How To Be A Husband

Ephesians 5 has probably started more arguments than almost any other passage in the New Testament.

“Wives, submit to your husbands…”

For some, that verse feels outdated and for others, it feels weaponized. But if you fully unpack the scripture, there’s way more there than cultural dominance. Biblical leadership in marriage is not about control, it’s about covering. It’s about responsibility.

In Ephesians 5:25, Paul shifts the weight squarely onto husbands: “Husbands, love your wives, as Christ loved the church and gave himself up for her.” In this he is not speaking to a standard of ego-driven authority, but rather servant leadership.

Jesus does not dominate His Bride. He lays His life down for her. So the question is not whether a husband has authority, the question is, “what does he do with it?”

There are two directions a man can take. He can control His wife, or he can protect her. One method uses power for personal gain, and the other uses strength to create safety for her. Scripture describes a husband as a man who nourishes and cherishes his wife (Ephesians 5:29). The word cherish carries the idea of keeping warm, tending carefully, guarding attentively. Not passive masculinity, not toxic masculinity, but disciplined strength.

When a man is harsh, emotionally unstable, passive, or absent, his wife will begin to compensate. She will likely grow hardened and become vigilant because she is carrying weight that was never designed to be hers alone. Over time, her softness fades and her responses are those of survival mode.

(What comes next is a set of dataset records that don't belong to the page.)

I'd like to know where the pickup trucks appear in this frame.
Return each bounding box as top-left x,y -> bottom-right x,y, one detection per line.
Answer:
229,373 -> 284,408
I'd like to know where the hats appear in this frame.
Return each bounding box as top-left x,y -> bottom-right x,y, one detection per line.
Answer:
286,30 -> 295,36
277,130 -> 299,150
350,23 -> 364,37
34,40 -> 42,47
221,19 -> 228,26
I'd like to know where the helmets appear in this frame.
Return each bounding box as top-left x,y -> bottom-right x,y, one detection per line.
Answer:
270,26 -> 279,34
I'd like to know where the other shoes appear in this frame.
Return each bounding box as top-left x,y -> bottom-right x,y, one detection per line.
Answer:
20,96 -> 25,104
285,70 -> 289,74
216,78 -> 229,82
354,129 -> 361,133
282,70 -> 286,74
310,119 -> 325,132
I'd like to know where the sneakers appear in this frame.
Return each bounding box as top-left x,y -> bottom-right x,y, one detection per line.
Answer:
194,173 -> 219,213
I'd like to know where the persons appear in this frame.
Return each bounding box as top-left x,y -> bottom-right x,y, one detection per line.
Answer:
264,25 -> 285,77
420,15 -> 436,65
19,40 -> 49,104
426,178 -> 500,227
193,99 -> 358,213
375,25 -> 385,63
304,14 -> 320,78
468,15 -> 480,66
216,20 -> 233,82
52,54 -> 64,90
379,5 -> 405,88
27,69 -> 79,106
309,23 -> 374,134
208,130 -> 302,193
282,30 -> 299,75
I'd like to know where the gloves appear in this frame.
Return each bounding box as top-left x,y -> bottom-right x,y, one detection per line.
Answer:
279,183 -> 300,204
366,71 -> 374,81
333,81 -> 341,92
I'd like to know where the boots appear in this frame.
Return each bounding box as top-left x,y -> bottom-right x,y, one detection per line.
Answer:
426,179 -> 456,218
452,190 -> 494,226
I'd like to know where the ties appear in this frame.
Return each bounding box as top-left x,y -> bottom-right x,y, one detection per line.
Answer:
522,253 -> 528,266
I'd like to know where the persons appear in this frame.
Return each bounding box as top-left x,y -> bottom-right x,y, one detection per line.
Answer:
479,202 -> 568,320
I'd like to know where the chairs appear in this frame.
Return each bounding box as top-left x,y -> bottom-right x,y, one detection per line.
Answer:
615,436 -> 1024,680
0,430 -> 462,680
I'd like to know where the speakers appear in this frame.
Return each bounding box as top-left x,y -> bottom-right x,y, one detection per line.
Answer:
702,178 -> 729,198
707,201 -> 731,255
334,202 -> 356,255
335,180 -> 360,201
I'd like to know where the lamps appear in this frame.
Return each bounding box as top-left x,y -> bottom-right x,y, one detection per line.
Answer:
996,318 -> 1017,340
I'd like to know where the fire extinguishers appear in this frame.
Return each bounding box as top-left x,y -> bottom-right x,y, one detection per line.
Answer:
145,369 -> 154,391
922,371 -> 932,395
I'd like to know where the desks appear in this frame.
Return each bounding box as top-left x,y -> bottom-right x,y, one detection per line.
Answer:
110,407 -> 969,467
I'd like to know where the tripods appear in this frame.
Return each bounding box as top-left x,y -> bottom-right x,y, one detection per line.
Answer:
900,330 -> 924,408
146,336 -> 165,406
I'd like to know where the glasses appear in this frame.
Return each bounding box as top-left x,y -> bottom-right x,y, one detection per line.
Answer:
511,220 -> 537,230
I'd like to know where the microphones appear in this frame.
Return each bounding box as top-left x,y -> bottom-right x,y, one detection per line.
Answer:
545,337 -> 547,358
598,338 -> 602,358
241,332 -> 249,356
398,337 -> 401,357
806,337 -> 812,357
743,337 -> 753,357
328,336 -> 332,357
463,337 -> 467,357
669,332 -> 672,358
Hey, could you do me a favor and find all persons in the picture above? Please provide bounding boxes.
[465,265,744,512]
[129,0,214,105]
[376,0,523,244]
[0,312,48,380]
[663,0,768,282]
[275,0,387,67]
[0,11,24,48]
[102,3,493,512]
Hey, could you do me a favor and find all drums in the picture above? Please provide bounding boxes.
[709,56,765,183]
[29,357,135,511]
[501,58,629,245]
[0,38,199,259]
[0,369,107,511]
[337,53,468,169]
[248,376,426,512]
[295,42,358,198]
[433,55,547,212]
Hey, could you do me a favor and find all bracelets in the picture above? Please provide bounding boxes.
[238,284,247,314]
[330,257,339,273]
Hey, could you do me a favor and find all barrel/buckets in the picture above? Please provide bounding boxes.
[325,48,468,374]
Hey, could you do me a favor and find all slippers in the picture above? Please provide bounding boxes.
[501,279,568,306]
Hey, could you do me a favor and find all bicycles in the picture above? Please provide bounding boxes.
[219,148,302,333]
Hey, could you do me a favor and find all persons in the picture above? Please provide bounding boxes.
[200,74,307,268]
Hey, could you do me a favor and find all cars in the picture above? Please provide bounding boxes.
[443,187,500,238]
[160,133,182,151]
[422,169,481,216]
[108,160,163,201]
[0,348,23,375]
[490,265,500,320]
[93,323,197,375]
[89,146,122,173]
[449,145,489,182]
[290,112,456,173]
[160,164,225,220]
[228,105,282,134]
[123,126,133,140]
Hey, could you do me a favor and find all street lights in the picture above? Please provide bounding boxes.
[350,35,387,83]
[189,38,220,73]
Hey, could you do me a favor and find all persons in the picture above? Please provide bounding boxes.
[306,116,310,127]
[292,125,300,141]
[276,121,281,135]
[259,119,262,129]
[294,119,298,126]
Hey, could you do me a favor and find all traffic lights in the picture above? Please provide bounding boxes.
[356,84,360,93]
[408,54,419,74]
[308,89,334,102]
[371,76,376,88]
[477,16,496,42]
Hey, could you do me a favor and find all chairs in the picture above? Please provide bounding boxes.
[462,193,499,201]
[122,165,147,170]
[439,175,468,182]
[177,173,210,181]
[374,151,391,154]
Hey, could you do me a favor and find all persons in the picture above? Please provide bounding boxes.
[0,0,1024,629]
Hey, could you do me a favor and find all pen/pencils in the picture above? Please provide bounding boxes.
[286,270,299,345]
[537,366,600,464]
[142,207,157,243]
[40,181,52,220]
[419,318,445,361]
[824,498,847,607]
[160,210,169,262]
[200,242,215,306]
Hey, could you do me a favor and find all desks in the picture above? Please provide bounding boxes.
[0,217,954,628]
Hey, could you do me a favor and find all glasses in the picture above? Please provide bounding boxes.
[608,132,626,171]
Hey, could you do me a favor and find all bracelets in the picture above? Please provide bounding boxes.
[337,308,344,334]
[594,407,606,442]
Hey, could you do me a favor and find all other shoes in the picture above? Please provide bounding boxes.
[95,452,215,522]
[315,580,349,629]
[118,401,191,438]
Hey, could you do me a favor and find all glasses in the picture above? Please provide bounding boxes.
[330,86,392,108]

But when a man leads with consistency, spiritual seriousness, and self-control, something different happens in the relationship. Security grows, trust deepens, and joy slowly returns.

Strong men create safe women.

That does not mean women are weak. Scripture calls a wife “strength and dignity” (Proverbs 31:25). But strength was never meant to replace protection, it was meant to flourish inside it. Biblical leadership looks like provision without resentment, decisiveness without domination, and gentleness without insecurity. It looks like Christ.

The measure of a husband is not how powerful he feels, it’s how protected his wife becomes.

If something feels tense, guarded, or hardened in your home, the invitation is not to blame culture, it is to examine your leadership.